1857nin baharında New York fabrikalarında tekstil işçisi olarak çalışan kadınlar daha fazla ücret, daha insani koşullar ve eşit haklar peşindeydi. Yüzlerce kadın bir bahar günü uzun çalışma saatlerini, aldıkları düşük ücretleri ve dayanılmaz çalışma koşullarını protesto etmek için greve başladılar. Grev, polis müdahalesi ve 129 kadının yanarak ölmesi ile sona erdi. Bu grevler, bugün 8 Martta kutladığımız Kadınlar Gününün temellerini oluşturmuştur.
Büyük Önder Atatürk, Kurtuluş Savaşı sırasında ve milletimizin en buhranlı dönemi olan Cumhuriyetimizin ilk yıllarında fedakarlıklarıyla yeniden devlet kurmanın yükünü paylaşan Türk Kadınına çağdaş toplumun gerekliliği ve minnetinin sonucu olarak hak ettiği değeri pek çok Avrupa ülkesinden önce vermiş; Dünyanın hiçbir yerinde, hiçbir milletinde, Anadolu köylü kadınından daha fazla çalışan bir kadından bahsetmenin imkanı yoktur ve dünyada hiçbir milletin kadını ben Anadolu kadınından daha fazla çalıştım, milletimi kurtuluşa ve zafere götürmekte Anadolu Kadını kadar gayret gösterdim diyemez demiştir.

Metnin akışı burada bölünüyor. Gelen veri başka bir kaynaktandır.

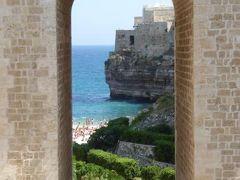 真夏の優雅な南イタリア旅行 Napoli×Puglia♪ Vol106(第8日目午前) ☆ポリニャーノ・ア・マーレ(Polignano a Mare):出発までにのんびりとビーチ散策とカフェを楽しむ♪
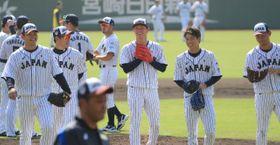 本県合宿でリラックスした表情を見せる山本由伸投手(右から2人目)ら日本代表=22日午前、宮崎市・サンマリンスタジアム宮崎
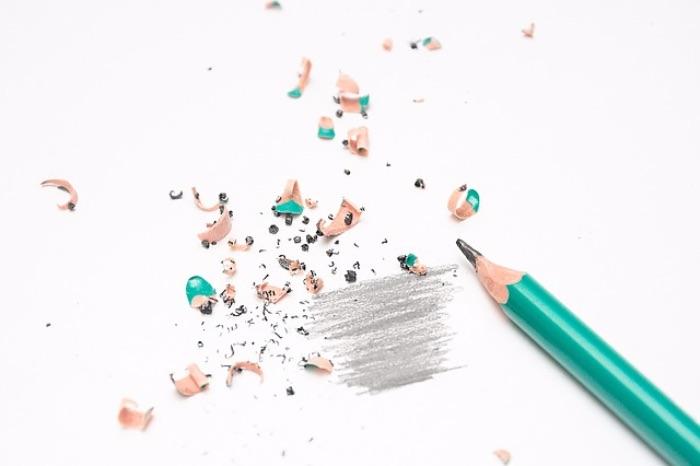 鉛筆をなめるの意味は2つ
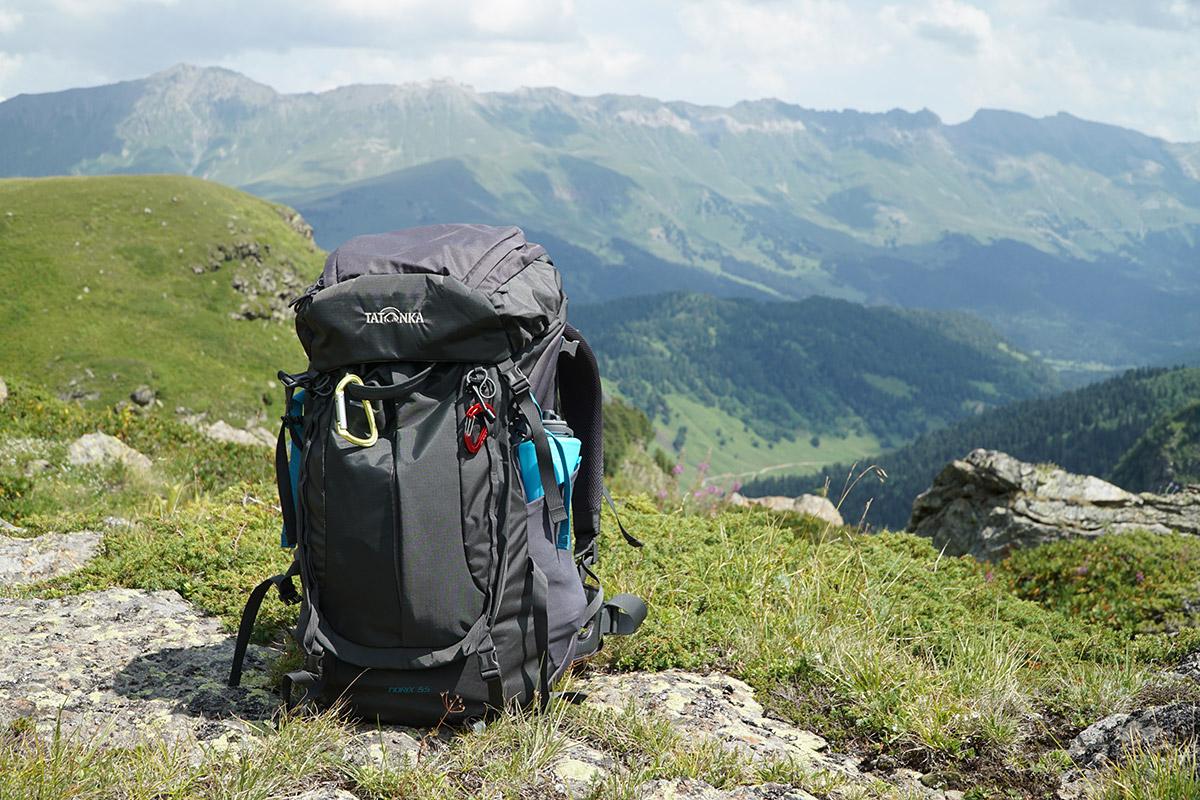 Рюкзак Tatonka и вид на хребет Абишира-Ахуба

Dünyada ve ülkemizde, temel eğitim hizmetlerine erişim, kadına yönelik şiddet, cinsel saldırı, toplumsal yaşama katılım, zorla evlilik, okumaz-yazmaz oran gibi birçok gösterge, kadınların ayrımcılık ve eşitsizlik gördüğünü ortaya koymaktadır. Ülkemizde Kadının toplumsal refahını artırma, sorunlarını giderme ve toplumsal bilinçlendirmeye dönük önemli mesafe kat edilmiştir. 8 Mart Dünya Kadınlar Günü vesilesi ile, ülkemizdeki kadınların yaşam kalitelerini artırıcı başarılara imza atılacağını düşünüyorum. Tüm kadınların 8 Mart Dünya Kadınlar Gününü kutlar, sevgi ve saygılarımı sunarım.